How to save the copy of source data & RE: stream return codes in HTTee from Maciej Puzio on 1996-01-12 (www-lib@w3.org from January to March 1996)

From: Maciej Puzio <puzio@zodiac1.mimuw.edu.pl>
Date: Fri, 12 Jan 1996 19:05:57 +-100
To: "'Henrik Frystyk Nielsen'" <frystyk@w3.org>
Cc: "'WWW Library Mailing List'" <www-lib@w3.org>
Message-Id: <01BAE121.02A5CA60@pc4180a.mimuw.edu.pl>
Hi Henrik,

[
  To www-lib@w3.org readers:
  If you don't know what I am writing about, please read previous mails.
  This is a fifth level reply, so I had to cut all the original text to make 
  this mail readable. :-)
]
 
> > But the upstream module can then check for both codes and then decide what to 
> > do... The important thing is that both codes (or in general all codes in case 
> > of multiple T streams) get propagated upstream.
> >
> > The resolving function could also be a direct part of the 
> > upstream module which will be activated each time the T stream returns. As I 
> > see it, both ways will do, but maybe a callback function is a more flexibel 
> > solution.
>
> I've got a point of view on it, but I need to think a little.
> I'll write to you soon.

I've just thought a little. I've also found another problem which is interesting by
itself, but is also a good argument in our discussion about HTTee.

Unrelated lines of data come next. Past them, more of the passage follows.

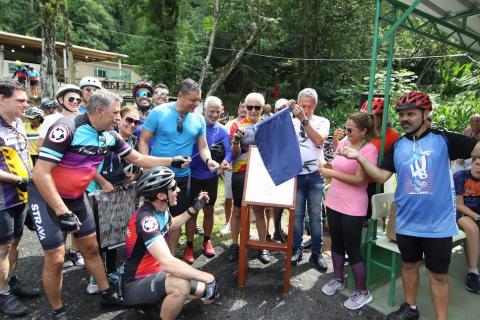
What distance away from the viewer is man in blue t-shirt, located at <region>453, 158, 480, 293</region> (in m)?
3.91

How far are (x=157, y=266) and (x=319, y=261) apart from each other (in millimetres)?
2267

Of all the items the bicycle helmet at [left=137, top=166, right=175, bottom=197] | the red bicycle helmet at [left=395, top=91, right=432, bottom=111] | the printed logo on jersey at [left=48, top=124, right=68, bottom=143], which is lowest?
the bicycle helmet at [left=137, top=166, right=175, bottom=197]

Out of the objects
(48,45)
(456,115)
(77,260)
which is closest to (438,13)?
(77,260)

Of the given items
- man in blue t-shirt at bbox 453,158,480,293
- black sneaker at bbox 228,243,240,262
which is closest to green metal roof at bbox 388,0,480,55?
man in blue t-shirt at bbox 453,158,480,293

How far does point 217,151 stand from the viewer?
443 cm

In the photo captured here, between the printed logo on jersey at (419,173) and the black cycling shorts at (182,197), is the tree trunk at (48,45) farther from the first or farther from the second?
the printed logo on jersey at (419,173)

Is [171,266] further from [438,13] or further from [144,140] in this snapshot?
[438,13]

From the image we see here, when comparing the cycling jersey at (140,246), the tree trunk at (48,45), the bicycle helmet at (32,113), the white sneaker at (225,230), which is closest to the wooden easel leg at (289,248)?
the cycling jersey at (140,246)

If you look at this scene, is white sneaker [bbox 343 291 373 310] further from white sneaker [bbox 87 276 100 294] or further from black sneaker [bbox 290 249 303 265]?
white sneaker [bbox 87 276 100 294]

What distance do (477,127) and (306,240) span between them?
310 centimetres

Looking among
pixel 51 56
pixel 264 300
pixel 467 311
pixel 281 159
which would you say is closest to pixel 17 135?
pixel 281 159

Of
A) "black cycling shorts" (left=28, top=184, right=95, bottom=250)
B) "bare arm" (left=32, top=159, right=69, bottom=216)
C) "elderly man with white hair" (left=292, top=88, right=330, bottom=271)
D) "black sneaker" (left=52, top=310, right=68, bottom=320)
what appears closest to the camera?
"bare arm" (left=32, top=159, right=69, bottom=216)

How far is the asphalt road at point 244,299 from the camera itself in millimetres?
3441

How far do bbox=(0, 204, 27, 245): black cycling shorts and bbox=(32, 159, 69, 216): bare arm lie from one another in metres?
0.77
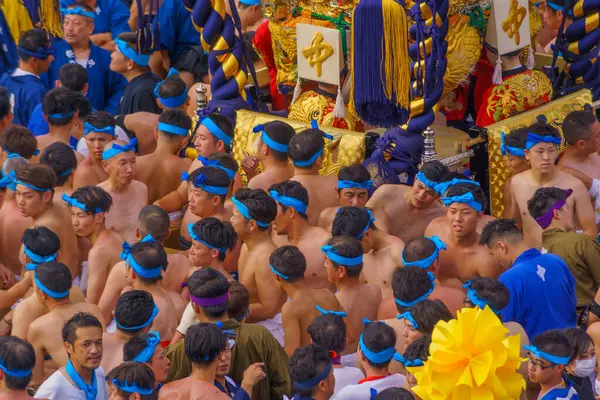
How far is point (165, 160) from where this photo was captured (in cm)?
888

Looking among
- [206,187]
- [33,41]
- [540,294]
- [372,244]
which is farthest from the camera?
[33,41]

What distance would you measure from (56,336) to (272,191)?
1.56 m

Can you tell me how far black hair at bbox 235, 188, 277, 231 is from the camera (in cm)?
742

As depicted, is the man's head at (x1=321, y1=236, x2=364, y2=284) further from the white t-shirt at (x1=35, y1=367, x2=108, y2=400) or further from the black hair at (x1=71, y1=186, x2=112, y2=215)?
the white t-shirt at (x1=35, y1=367, x2=108, y2=400)

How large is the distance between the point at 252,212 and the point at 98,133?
1.67m

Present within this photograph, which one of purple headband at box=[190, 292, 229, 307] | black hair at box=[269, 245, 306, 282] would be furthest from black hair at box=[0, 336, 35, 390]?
black hair at box=[269, 245, 306, 282]

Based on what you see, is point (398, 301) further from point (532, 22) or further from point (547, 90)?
point (532, 22)

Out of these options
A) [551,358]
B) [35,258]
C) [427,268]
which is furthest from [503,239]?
[35,258]

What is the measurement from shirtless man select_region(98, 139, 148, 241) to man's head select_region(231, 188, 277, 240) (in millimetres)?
967

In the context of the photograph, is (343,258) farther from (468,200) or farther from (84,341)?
(84,341)

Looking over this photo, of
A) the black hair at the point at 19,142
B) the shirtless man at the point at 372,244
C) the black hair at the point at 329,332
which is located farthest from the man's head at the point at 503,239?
the black hair at the point at 19,142

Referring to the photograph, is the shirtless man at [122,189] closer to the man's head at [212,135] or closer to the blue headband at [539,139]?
the man's head at [212,135]

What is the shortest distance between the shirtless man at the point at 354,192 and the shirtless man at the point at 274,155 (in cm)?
54

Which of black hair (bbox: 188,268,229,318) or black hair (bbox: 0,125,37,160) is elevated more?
black hair (bbox: 188,268,229,318)
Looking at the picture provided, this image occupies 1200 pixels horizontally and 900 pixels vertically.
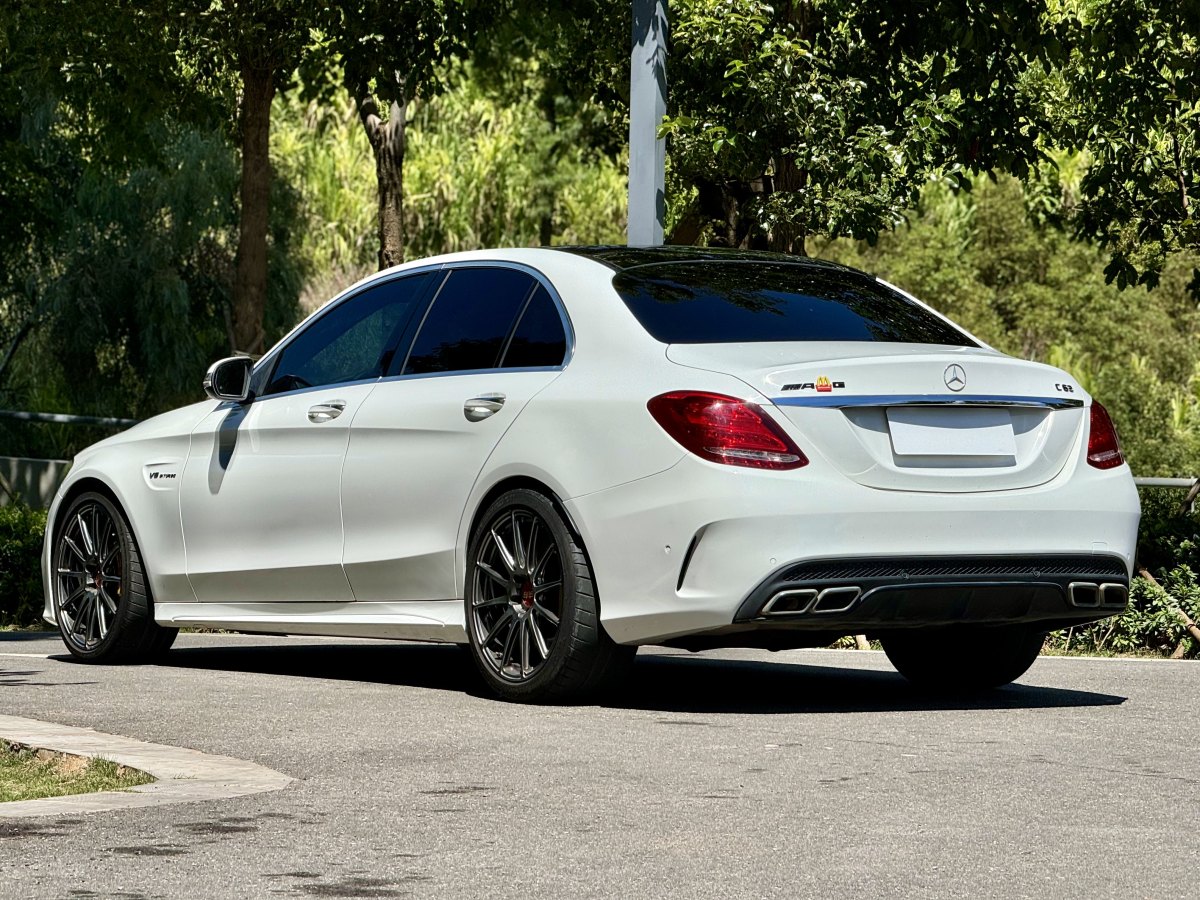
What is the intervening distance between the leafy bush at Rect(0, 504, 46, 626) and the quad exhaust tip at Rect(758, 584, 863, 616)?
749 cm

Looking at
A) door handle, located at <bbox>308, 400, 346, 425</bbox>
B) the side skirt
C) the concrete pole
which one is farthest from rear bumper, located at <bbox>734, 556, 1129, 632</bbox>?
the concrete pole

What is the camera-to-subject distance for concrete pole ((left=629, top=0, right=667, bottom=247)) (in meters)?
11.9

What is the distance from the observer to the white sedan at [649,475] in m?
7.09

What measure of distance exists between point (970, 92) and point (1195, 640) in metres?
4.34

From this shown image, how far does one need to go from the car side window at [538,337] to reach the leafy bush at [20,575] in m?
6.28

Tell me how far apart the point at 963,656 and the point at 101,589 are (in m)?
3.95

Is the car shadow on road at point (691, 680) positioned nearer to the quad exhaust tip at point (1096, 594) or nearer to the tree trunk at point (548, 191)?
the quad exhaust tip at point (1096, 594)

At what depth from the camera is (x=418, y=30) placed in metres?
16.5

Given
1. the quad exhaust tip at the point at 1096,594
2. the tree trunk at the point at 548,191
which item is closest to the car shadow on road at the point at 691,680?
the quad exhaust tip at the point at 1096,594

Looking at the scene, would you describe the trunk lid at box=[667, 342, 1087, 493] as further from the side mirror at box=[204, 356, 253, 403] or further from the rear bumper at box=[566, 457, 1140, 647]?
the side mirror at box=[204, 356, 253, 403]

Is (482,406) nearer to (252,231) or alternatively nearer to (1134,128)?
(1134,128)

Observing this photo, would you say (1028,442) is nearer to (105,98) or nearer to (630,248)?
(630,248)

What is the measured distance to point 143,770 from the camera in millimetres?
6016

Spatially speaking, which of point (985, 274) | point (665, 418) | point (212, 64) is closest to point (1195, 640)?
point (665, 418)
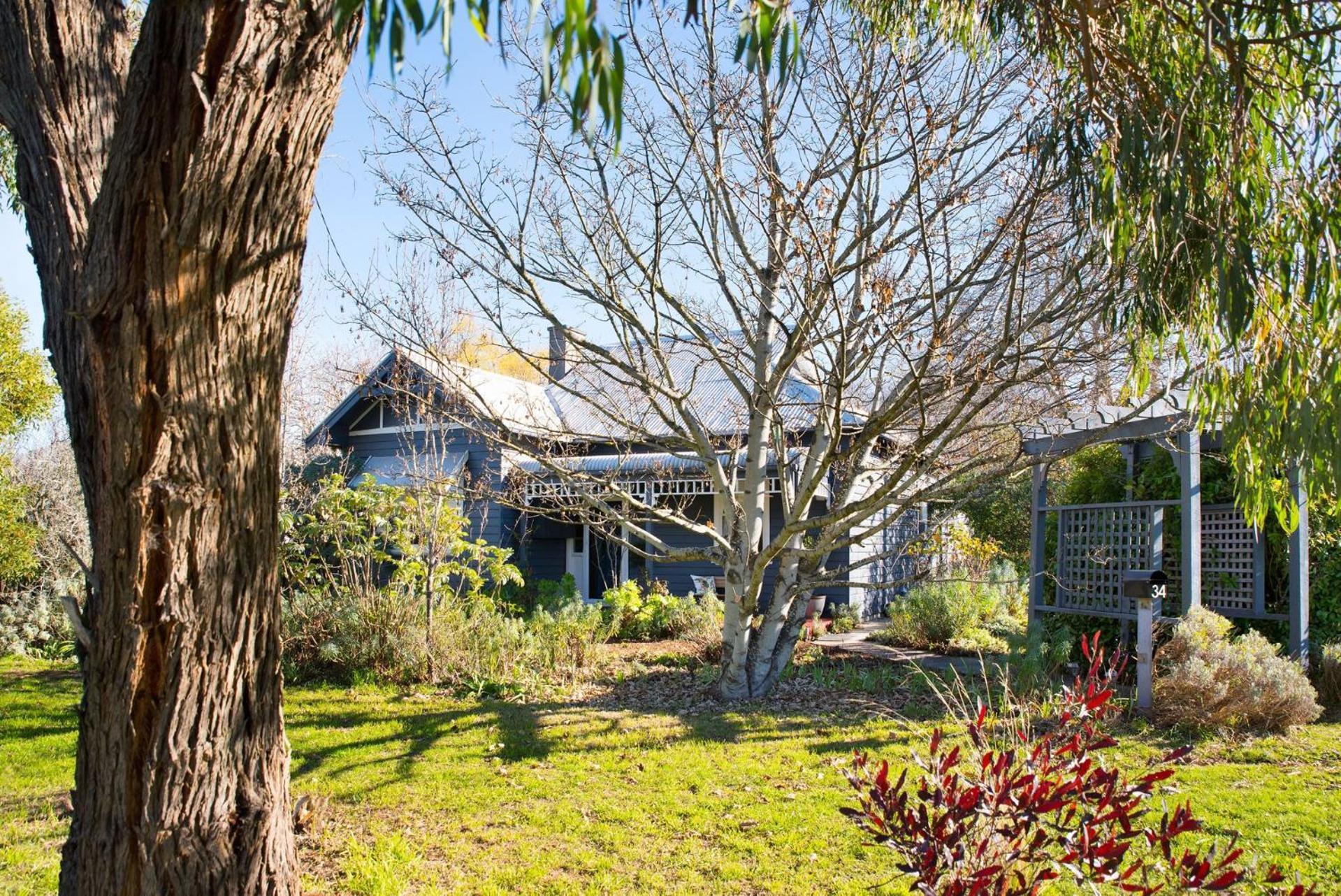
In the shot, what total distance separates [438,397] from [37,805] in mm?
7641

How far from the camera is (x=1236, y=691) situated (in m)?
7.07

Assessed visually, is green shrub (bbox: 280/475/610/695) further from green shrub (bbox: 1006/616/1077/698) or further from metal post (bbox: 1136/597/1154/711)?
metal post (bbox: 1136/597/1154/711)

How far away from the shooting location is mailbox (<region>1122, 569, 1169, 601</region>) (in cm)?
752

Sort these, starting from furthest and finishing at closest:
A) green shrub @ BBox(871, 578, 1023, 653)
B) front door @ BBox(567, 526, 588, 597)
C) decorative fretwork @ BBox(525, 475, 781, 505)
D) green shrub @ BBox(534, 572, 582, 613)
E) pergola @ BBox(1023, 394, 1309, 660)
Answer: front door @ BBox(567, 526, 588, 597) → green shrub @ BBox(534, 572, 582, 613) → decorative fretwork @ BBox(525, 475, 781, 505) → green shrub @ BBox(871, 578, 1023, 653) → pergola @ BBox(1023, 394, 1309, 660)

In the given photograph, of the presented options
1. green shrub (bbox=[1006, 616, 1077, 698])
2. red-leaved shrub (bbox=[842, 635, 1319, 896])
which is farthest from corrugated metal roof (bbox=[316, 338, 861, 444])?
red-leaved shrub (bbox=[842, 635, 1319, 896])

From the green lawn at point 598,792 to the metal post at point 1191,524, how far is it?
1561mm

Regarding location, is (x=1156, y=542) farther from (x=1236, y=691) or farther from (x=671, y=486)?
(x=671, y=486)

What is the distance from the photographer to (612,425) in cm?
930

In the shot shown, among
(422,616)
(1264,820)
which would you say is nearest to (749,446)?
(422,616)

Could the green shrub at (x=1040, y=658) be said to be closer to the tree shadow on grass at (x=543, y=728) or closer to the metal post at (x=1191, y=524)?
the metal post at (x=1191, y=524)

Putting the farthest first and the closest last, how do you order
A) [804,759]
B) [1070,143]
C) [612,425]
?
[612,425] < [804,759] < [1070,143]

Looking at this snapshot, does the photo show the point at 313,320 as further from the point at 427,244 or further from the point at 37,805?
the point at 37,805

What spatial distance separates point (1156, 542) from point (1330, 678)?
1775 millimetres

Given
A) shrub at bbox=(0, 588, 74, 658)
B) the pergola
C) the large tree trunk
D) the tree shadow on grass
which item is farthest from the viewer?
shrub at bbox=(0, 588, 74, 658)
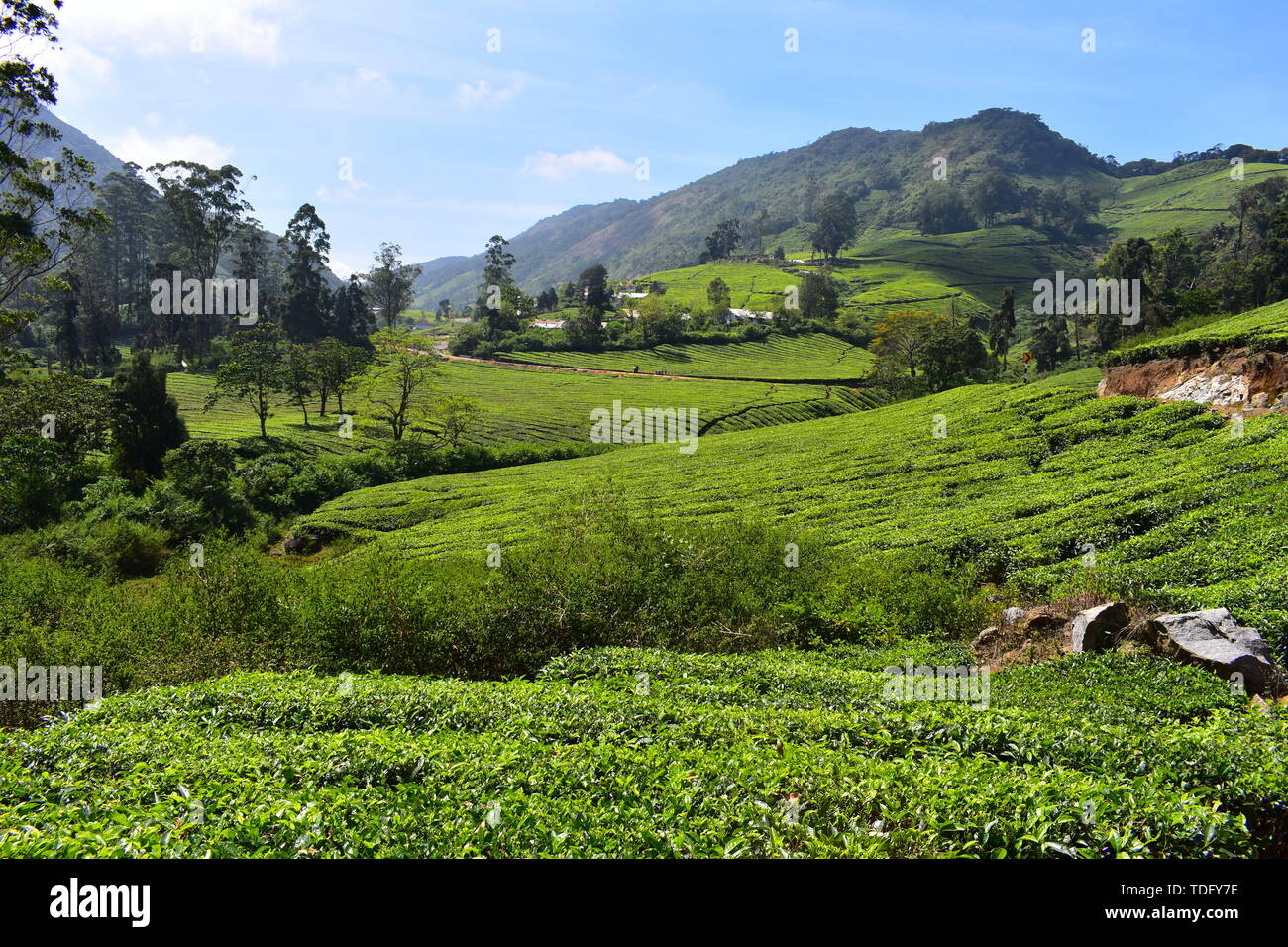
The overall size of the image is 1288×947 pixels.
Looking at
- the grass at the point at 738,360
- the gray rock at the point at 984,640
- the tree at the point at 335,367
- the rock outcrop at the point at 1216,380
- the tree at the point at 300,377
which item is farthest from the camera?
the grass at the point at 738,360

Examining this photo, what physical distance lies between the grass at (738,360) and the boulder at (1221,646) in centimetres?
7531

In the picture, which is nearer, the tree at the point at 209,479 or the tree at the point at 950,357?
the tree at the point at 209,479

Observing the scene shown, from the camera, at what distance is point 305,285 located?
104 metres

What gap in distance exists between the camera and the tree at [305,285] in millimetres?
101062

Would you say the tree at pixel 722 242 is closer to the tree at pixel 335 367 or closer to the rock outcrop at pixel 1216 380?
the tree at pixel 335 367

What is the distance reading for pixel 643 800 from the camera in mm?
6469

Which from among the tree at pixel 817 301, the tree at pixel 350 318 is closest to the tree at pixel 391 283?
the tree at pixel 350 318

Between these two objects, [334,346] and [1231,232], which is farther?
[1231,232]

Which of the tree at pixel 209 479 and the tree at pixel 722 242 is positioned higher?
the tree at pixel 722 242

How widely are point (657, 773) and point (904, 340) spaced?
78.9 m

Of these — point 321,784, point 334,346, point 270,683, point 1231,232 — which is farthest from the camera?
point 1231,232
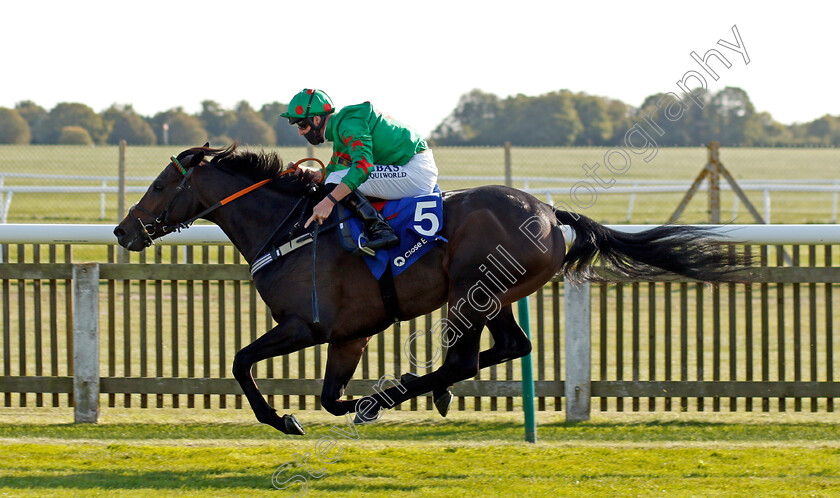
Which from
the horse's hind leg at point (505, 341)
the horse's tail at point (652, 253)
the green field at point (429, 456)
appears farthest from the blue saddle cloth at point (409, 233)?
the green field at point (429, 456)

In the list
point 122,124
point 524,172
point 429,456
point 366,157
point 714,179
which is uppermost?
point 122,124

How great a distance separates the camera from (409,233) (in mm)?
5035

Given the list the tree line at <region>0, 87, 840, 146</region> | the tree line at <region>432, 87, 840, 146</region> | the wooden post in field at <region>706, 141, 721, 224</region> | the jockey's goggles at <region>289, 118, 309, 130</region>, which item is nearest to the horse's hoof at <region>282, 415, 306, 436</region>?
the jockey's goggles at <region>289, 118, 309, 130</region>

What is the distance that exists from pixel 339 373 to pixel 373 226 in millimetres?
970

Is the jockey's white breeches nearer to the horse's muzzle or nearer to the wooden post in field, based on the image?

BTW: I'm not sure whether the HTTee problem deserves such a long discussion.
It's getting more and more interesting for me, but if you are bored or don't have time,
please let me know. This will save work and time for both of us. :-)

The problem:

In my simple WWW browser all HTML documents were handled by the simple
stream stack, which led from the network throught the MIME parser to the HTML 
module presenting the document to the user. This stream had only one Tee, 
before the MIME parser, which pushed the copy of the data to the cache. One day 
however I decided to implement the "Save as HTML" menu command in my 
browser. For that I needed a copy of the unparsed (but without headers) source 
data. I didn't want to rely on the data from the cache, because the user of my 
browser can disable it.

Below I give the solution to the problem. I'm not sure whether there is no simpler
solution. Perhaps this can be done in some really trivial way? 

The solution:

What I needed was a Tee after the MIME parser. But how to insert it to the stream
stack which is created automatically according to the set of converters assigned to
the request? To do that I created the "converter tee".

HTStream* HTMLPresentAndSave ( 
        HTRequest*	request, 
        void*		param, 
        HTFormat		input_format, 
        HTFormat		output_format, 
        HTStream*		output_stream) 
{ 
    return HTTee 
        (HTMLPresent (request, param, input_format, output_format, output_stream), 
         HTSaveAndCallBack (request, param, input_format, output_format,
        		output_stream));
}

Then I used this new converter instead of HTMLPresent:

    HTConversion_add(c,"text/html", "www/present", HTMLPresentAndSave,  
    	1.0, 0.0, 0.0);

I did the similar trick for the HTPlainPresent converter.

BTW: I used here HTSaveAndCallBack to save the copy of the source data to
the file. I know it has been removed from the library, but I reintroduced it in my copy.
This converter is really useful. I know that using streams everywhere is better than
passing data through the file, but the operating system doesn't know this and 
in some case requires the file name. HTSaveAndCallBack is also useful as a
temporary file writer (in this role I used it above, HTFWriter is not good since it's
not a converter).

Instead of writing to a file I could have used the HTXParse converter, which would
put the data in the memory buffer.

This solution works perfectly, but has some drawbacks:

1. I'm not able to write a generic "converter tee". That is, I has to define very
similar converter tee functions for every pair of converters I want to be tee'ed.
This is beacuse I can only give a function pointer in HTConversion_add and
I can't pass the converter any parameters.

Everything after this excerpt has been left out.